In December last year, al-Abadi announced the recapture of the city of Ramadi, the capital of al-Anbar, but security forces only established full control over the city in February.
Al-Saadi and other commanders said Iraqi forces faced only limited resistance during the major advance that saw them push into the heart of Fallujah and clinch a breakthrough in the four-week-old operation.
Security sources said Islamic State fighters have been slipping out of the city by blending in with civilians fleeing the fighting.
The extremist group’s retreat from Fallujah sparked what the Norwegian Refugee Council described as “an unprecedented tidal wave of mass displacement from Fallujah.”
It said late on Friday that up to 20,000 people fled the city in just a few hours.
Footage on social media showed hundreds of people swimming across the Euphrates River to reach safety.
“It is unknown how many families are still trapped inside Fallujah, but we are concerned they are the most vulnerable — pregnant women, elderly people, people with disabilities,” the council said.
Aid groups have been warning for days they would be overwhelmed by the flow of displaced and were running low on funding and supplies to respond to the humanitarian crisis.
Building on the momentum of the Fallujah operation, Iraq yesterday announced that joint Kurdish-government forces were starting a new phase in the push on Mosul from the south.
“We started at 5am the second phase of the liberation of Nineveh,” Iraqi Minister of Defense Khaled al-Obeidi told reporters.
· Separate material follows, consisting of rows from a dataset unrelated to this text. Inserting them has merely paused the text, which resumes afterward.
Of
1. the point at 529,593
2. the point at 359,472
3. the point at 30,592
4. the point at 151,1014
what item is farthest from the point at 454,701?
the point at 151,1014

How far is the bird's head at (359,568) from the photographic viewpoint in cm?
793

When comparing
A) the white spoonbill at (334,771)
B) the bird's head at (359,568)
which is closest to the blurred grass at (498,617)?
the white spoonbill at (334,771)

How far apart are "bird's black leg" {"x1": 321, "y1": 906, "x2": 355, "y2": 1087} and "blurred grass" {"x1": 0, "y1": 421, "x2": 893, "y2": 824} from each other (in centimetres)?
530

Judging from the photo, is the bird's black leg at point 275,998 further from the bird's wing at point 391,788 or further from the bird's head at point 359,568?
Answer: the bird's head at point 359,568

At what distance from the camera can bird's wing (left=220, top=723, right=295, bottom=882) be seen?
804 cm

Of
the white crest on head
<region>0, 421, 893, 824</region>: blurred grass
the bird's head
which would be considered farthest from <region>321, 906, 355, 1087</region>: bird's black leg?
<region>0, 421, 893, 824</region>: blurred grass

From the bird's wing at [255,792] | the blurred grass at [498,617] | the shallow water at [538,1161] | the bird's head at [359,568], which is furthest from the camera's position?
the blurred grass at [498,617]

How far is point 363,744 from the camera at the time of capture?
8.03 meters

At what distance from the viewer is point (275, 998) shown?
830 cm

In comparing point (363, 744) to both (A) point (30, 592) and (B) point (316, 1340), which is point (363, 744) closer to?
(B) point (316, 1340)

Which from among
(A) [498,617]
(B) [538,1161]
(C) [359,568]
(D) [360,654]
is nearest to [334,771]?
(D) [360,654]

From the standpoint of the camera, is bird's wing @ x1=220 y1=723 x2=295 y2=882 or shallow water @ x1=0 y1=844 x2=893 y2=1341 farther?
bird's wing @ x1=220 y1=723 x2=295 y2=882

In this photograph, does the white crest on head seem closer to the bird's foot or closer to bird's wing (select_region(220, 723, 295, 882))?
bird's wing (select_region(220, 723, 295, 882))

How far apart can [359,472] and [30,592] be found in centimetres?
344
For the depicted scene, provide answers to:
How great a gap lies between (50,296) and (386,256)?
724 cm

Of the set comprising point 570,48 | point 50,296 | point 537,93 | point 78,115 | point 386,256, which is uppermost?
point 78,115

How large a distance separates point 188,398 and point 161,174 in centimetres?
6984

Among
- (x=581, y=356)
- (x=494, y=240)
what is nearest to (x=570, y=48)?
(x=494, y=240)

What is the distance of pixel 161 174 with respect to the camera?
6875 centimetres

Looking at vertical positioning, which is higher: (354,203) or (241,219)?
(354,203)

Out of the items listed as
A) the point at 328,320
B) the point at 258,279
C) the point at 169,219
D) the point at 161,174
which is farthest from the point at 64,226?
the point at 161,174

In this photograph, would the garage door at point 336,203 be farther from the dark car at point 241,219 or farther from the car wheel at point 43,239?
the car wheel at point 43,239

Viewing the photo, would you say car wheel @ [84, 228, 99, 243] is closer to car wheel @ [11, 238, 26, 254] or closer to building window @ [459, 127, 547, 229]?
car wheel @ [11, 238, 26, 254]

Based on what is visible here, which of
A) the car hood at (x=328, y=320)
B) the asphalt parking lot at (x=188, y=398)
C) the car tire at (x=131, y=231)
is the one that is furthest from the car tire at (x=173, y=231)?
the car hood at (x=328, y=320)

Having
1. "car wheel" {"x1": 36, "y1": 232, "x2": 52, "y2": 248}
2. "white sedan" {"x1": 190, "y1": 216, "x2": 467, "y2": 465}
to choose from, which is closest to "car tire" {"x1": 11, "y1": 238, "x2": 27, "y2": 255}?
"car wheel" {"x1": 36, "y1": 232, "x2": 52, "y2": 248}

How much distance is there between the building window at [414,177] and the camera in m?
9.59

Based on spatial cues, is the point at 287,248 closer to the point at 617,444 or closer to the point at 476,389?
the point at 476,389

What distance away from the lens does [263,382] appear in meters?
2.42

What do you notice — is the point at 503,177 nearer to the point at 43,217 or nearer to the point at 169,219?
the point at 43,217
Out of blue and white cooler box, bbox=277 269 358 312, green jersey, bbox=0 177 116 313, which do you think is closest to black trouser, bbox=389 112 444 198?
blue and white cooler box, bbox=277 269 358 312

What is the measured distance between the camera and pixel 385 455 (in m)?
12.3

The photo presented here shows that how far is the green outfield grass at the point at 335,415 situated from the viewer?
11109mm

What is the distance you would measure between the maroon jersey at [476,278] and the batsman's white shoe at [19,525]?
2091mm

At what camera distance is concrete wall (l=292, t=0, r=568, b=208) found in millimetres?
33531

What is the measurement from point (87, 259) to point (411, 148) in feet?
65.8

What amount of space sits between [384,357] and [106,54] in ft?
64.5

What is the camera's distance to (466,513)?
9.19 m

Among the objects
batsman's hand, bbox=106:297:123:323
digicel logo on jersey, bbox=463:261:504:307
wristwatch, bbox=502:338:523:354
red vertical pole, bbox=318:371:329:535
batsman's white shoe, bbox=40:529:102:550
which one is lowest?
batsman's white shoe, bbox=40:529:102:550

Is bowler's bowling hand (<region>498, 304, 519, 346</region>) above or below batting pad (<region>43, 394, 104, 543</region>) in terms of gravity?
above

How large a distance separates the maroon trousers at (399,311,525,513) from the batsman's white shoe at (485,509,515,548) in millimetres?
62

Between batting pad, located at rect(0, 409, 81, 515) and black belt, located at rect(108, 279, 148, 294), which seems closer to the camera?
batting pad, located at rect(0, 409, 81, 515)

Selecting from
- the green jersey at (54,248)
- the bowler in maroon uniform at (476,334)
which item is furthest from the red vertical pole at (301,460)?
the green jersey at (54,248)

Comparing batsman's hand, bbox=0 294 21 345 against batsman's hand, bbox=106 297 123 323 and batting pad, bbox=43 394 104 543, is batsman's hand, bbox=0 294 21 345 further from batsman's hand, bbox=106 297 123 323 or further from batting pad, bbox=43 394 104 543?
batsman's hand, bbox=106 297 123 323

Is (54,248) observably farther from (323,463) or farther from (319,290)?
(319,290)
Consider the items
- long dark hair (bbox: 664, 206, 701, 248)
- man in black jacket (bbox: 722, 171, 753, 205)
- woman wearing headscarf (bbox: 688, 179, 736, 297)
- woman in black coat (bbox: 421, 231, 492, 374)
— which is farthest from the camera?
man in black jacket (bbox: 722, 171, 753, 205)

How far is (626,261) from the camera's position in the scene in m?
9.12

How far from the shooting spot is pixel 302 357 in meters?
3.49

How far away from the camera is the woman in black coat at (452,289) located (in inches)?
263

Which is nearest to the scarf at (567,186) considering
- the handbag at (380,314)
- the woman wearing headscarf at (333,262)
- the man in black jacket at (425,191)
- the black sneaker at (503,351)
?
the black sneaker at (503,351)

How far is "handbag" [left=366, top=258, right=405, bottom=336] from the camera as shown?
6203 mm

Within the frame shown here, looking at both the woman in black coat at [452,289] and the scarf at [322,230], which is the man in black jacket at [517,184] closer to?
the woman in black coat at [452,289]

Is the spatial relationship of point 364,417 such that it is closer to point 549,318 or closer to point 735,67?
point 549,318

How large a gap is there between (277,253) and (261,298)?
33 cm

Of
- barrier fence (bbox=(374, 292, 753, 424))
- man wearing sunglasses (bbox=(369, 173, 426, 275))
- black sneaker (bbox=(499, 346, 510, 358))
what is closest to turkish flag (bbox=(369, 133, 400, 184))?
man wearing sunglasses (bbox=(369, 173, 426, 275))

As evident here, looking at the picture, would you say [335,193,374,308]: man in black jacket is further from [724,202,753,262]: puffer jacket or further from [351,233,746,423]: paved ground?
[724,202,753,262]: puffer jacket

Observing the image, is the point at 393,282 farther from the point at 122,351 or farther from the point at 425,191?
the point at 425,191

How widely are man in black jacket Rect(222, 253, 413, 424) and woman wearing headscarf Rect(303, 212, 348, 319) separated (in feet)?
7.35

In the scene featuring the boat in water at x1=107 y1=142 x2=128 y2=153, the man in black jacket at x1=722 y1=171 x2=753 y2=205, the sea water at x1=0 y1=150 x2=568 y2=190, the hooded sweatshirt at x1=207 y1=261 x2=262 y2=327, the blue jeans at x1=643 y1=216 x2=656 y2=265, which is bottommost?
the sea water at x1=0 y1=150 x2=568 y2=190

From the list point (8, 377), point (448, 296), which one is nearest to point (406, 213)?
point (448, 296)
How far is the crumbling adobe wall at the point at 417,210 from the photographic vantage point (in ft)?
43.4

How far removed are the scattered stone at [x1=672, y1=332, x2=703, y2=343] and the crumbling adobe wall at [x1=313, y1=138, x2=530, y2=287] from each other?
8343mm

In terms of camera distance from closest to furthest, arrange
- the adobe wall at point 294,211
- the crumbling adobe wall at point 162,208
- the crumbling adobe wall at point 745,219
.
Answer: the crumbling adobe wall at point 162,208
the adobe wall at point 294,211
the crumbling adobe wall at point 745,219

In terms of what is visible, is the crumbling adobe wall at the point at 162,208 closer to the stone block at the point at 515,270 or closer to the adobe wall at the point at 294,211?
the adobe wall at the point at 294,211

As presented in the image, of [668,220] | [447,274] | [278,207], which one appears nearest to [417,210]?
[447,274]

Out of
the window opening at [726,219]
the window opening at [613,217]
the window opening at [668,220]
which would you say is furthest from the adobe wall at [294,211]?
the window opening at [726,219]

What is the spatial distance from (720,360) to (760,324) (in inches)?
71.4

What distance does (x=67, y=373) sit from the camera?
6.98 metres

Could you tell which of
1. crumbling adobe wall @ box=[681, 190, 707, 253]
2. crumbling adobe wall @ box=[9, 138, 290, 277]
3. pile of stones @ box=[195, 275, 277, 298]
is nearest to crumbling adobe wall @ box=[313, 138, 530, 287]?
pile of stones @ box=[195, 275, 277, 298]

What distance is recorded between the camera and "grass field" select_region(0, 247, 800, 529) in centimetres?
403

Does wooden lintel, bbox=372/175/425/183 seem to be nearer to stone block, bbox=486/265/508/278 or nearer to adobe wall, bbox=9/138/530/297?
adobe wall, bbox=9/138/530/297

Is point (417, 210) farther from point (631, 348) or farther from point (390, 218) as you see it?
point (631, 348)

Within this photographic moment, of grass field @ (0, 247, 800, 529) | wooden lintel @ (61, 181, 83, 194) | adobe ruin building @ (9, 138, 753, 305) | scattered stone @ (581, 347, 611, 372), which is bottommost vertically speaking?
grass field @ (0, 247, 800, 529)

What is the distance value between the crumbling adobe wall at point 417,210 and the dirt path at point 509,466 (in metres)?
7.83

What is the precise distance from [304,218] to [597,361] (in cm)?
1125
“The target of the operation is to take Qayyarah and make it a launchpad for Mosul,” al-Obeidi said.
Qayyarah, which has an airfield, lies across the Tigris River from the main base of pro-government forces in the Kurdish-controlled area of Makhmur, about 60km south of Mosul.
Al-Abadi ignored US advice to focus on Mosul last month when he declared the launch of the Fallujah operation, but on Friday he vowed that the liberation of the northern city was “very near.”
The embattled prime minister has promised that the Islamic State would be defeated nationwide by the end of this year, but an ongoing offensive in the Nineveh Governorate, of which Mosul is the capital, has achieved only modest gains so far.
Fallujah, where US forces suffered some of their worst losses since the Vietnam War, looms large in modern extremist mythology, but Mosul is much larger.
Patrick Martin, an Iraq analyst with the Institute for the Study of War, said that the Islamic State could survive the loss of Fallujah.
“The ISIS [Islamic State] messaging machine will likely find ways to continue attracting recruits and encouraging lone-wolf attacks, despite the loss of Fallujah,” he said.
The extremist group, which has recorded few military successes on home turf lately and grabbed more headlines for claiming attacks in the West, faces major offensives on its de facto capital in Syria, al-Raqqah, and on Mosul.
“Mosul and al-Raqqah could be very different battles, since when they fall, the delusions of holding a caliphate completely fall away,” said Patrick Skinner, an analyst with the Soufan Group.